Could you reproduce all of these records exactly?

──────── RECORDS PROVIDED ────────

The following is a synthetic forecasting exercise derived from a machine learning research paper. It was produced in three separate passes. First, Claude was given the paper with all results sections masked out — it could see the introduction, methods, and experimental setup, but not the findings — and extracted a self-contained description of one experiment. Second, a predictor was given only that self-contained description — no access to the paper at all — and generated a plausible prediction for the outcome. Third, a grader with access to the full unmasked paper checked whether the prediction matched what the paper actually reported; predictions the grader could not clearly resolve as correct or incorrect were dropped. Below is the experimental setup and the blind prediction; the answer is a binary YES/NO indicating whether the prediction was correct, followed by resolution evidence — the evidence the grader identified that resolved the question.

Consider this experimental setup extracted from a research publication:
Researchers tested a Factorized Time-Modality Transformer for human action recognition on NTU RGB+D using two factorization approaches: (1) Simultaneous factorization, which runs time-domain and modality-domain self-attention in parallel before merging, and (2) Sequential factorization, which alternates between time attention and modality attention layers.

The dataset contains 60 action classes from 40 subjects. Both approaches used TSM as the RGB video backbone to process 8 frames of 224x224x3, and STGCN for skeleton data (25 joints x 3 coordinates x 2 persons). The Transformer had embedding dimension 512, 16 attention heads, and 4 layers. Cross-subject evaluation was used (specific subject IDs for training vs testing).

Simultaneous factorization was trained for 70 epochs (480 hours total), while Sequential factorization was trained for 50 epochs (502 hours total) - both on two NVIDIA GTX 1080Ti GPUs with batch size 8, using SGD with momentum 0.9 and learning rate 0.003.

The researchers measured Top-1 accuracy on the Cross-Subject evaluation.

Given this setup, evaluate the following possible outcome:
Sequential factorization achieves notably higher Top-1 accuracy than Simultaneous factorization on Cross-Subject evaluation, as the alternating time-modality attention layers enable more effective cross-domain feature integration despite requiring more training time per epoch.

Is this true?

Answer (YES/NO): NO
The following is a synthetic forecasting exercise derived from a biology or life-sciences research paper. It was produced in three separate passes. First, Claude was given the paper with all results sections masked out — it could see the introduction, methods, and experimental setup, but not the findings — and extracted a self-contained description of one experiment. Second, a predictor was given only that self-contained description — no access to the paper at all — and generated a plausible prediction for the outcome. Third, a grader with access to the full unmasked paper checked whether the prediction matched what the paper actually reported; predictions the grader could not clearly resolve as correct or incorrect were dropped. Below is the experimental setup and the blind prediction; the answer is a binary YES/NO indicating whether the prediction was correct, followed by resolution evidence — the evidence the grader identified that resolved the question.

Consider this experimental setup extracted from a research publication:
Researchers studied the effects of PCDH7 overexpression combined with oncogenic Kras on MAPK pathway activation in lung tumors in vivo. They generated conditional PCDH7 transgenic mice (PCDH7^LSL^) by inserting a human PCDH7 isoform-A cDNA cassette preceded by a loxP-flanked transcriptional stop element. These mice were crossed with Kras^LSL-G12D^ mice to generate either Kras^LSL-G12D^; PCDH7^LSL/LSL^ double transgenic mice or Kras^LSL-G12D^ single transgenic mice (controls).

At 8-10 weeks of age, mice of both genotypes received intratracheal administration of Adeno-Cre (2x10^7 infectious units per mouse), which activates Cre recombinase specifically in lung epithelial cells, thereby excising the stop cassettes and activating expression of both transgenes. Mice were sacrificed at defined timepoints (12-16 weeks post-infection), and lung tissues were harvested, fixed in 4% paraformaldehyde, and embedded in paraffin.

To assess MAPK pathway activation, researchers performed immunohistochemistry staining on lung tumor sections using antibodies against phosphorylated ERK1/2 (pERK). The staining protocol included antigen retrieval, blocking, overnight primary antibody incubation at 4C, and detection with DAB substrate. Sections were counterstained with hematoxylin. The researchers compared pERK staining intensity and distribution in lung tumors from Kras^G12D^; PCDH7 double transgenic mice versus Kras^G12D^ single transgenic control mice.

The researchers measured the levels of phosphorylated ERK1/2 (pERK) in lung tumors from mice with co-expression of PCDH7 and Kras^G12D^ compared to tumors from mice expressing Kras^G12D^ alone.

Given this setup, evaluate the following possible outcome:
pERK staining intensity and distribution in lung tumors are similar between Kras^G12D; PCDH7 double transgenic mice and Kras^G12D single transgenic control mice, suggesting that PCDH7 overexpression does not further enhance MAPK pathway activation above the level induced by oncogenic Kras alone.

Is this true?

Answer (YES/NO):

────────

- TASK RESPONSE:
The following is a synthetic forecasting exercise derived from a machine learning research paper. It was produced in three separate passes. First, Claude was given the paper with all results sections masked out — it could see the introduction, methods, and experimental setup, but not the findings — and extracted a self-contained description of one experiment. Second, a predictor was given only that self-contained description — no access to the paper at all — and generated a plausible prediction for the outcome. Third, a grader with access to the full unmasked paper checked whether the prediction matched what the paper actually reported; predictions the grader could not clearly resolve as correct or incorrect were dropped. Below is the experimental setup and the blind prediction; the answer is a binary YES/NO indicating whether the prediction was correct, followed by resolution evidence — the evidence the grader identified that resolved the question.

Consider this experimental setup extracted from a research publication:
Researchers tested a Factorized Time-Modality Transformer for human action recognition on NTU RGB+D using two factorization approaches: (1) Simultaneous factorization, which runs time-domain and modality-domain self-attention in parallel before merging, and (2) Sequential factorization, which alternates between time attention and modality attention layers.

The dataset contains 60 action classes from 40 subjects. Both approaches used TSM as the RGB video backbone to process 8 frames of 224x224x3, and STGCN for skeleton data (25 joints x 3 coordinates x 2 persons). The Transformer had embedding dimension 512, 16 attention heads, and 4 layers. Cross-subject evaluation was used (specific subject IDs for training vs testing).

Simultaneous factorization was trained for 70 epochs (480 hours total), while Sequential factorization was trained for 50 epochs (502 hours total) - both on two NVIDIA GTX 1080Ti GPUs with batch size 8, using SGD with momentum 0.9 and learning rate 0.003.

The researchers measured Top-1 accuracy on the Cross-Subject evaluation.

Given this setup, evaluate the following possible outcome:
Sequential factorization achieves notably higher Top-1 accuracy than Simultaneous factorization on Cross-Subject evaluation, as the alternating time-modality attention layers enable more effective cross-domain feature integration despite requiring more training time per epoch.

Is this true?

Answer (YES/NO): NO
The following is a synthetic forecasting exercise derived from a biology or life-sciences research paper. It was produced in three separate passes. First, Claude was given the paper with all results sections masked out — it could see the introduction, methods, and experimental setup, but not the findings — and extracted a self-contained description of one experiment. Second, a predictor was given only that self-contained description — no access to the paper at all — and generated a plausible prediction for the outcome. Third, a grader with access to the full unmasked paper checked whether the prediction matched what the paper actually reported; predictions the grader could not clearly resolve as correct or incorrect were dropped. Below is the experimental setup and the blind prediction; the answer is a binary YES/NO indicating whether the prediction was correct, followed by resolution evidence — the evidence the grader identified that resolved the question.

Consider this experimental setup extracted from a research publication:
Researchers studied the effects of PCDH7 overexpression combined with oncogenic Kras on MAPK pathway activation in lung tumors in vivo. They generated conditional PCDH7 transgenic mice (PCDH7^LSL^) by inserting a human PCDH7 isoform-A cDNA cassette preceded by a loxP-flanked transcriptional stop element. These mice were crossed with Kras^LSL-G12D^ mice to generate either Kras^LSL-G12D^; PCDH7^LSL/LSL^ double transgenic mice or Kras^LSL-G12D^ single transgenic mice (controls).

At 8-10 weeks of age, mice of both genotypes received intratracheal administration of Adeno-Cre (2x10^7 infectious units per mouse), which activates Cre recombinase specifically in lung epithelial cells, thereby excising the stop cassettes and activating expression of both transgenes. Mice were sacrificed at defined timepoints (12-16 weeks post-infection), and lung tissues were harvested, fixed in 4% paraformaldehyde, and embedded in paraffin.

To assess MAPK pathway activation, researchers performed immunohistochemistry staining on lung tumor sections using antibodies against phosphorylated ERK1/2 (pERK). The staining protocol included antigen retrieval, blocking, overnight primary antibody incubation at 4C, and detection with DAB substrate. Sections were counterstained with hematoxylin. The researchers compared pERK staining intensity and distribution in lung tumors from Kras^G12D^; PCDH7 double transgenic mice versus Kras^G12D^ single transgenic control mice.

The researchers measured the levels of phosphorylated ERK1/2 (pERK) in lung tumors from mice with co-expression of PCDH7 and Kras^G12D^ compared to tumors from mice expressing Kras^G12D^ alone.

Given this setup, evaluate the following possible outcome:
pERK staining intensity and distribution in lung tumors are similar between Kras^G12D; PCDH7 double transgenic mice and Kras^G12D single transgenic control mice, suggesting that PCDH7 overexpression does not further enhance MAPK pathway activation above the level induced by oncogenic Kras alone.

Is this true?

Answer (YES/NO):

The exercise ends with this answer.